The contest seems to be part of a bigger strategy from Epic that’s designed to keep people talking about Fortnite, as its popularity wanes ever so slightly following two truly blockbuster years. Last week, Epic launched an in-game skin based on Ninja and said that more creator tie-ins were coming. It had the effect of getting Ninja and his fans excited about the game, and it gave other creators a reason to keep playing Fortnite in the hope that they might get a tie-in someday, too.
Alongside the dance contest, Fortnite also unveiled two more creator tie-ins: emotes based on Jordan Fisher, an actor and frequent Fortnite e-sports host, and Pokimane, the 10th-most-followed streamer on Twitch.

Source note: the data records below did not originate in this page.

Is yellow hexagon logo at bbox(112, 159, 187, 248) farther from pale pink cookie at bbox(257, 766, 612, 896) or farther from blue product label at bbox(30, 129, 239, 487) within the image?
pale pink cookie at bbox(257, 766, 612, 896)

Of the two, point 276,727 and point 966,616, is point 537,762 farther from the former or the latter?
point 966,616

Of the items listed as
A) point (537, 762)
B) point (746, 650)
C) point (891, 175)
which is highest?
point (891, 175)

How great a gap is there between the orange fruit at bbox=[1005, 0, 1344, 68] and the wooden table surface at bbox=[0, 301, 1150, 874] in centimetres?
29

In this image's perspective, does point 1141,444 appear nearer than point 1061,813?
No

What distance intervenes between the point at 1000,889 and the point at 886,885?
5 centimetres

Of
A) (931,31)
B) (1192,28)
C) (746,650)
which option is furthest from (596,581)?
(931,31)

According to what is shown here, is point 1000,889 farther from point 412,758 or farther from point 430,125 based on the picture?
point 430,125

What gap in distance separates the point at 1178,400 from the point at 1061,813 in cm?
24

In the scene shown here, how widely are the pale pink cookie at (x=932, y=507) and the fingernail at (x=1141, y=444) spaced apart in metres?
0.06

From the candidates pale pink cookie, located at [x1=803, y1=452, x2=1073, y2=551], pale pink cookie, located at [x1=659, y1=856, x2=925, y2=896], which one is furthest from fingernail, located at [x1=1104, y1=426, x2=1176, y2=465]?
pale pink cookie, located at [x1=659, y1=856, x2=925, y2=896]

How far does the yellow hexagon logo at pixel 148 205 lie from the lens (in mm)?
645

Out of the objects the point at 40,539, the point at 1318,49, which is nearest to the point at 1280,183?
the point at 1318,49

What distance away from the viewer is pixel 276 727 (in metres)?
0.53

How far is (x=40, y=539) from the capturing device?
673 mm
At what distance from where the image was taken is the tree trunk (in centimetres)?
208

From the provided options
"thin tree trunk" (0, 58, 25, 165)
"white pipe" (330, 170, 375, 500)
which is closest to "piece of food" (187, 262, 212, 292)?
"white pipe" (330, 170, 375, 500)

Pokimane said she created the dance herself over a weekend after being approached by Epic. A video of the dance posted to Twitter already has 2.6 million views. “There’s no skin for now,” she said on a stream unveiling the emote. “Maybe some day.” The custom dances have to be purchased in game, and it’s likely that creators are getting some cut of the sales.
Searching for dance moves on TikTok offers another way for Epic to keep conversations around Fortnite going. While the contest is only a week long, it means a week of people mentioning Fortnite alongside new dance moves in the hopes of breaking out, reminding TikTok users of another way they could be spending their time. It also offers Epic a cheap way to get a new dance move. Epic previously held a dance contest in 2018, but it asked for submissions on Twitter, Facebook, and Instagram.
Fortnite has had a messy history with emotes, having been accused multiple times of stealing dance moves that went viral online. While the lawsuits are stalled right now, Epic has been sued over the floss dance and the Carlton dance, among others. One lawsuit alleged that Epic copied moves from the music video for “Gangnam Style” by cloning Psy’s movements frame by frame.
Searching for new original dances avoids that problem, at least so long as Epic can confirm the community-made moves are original.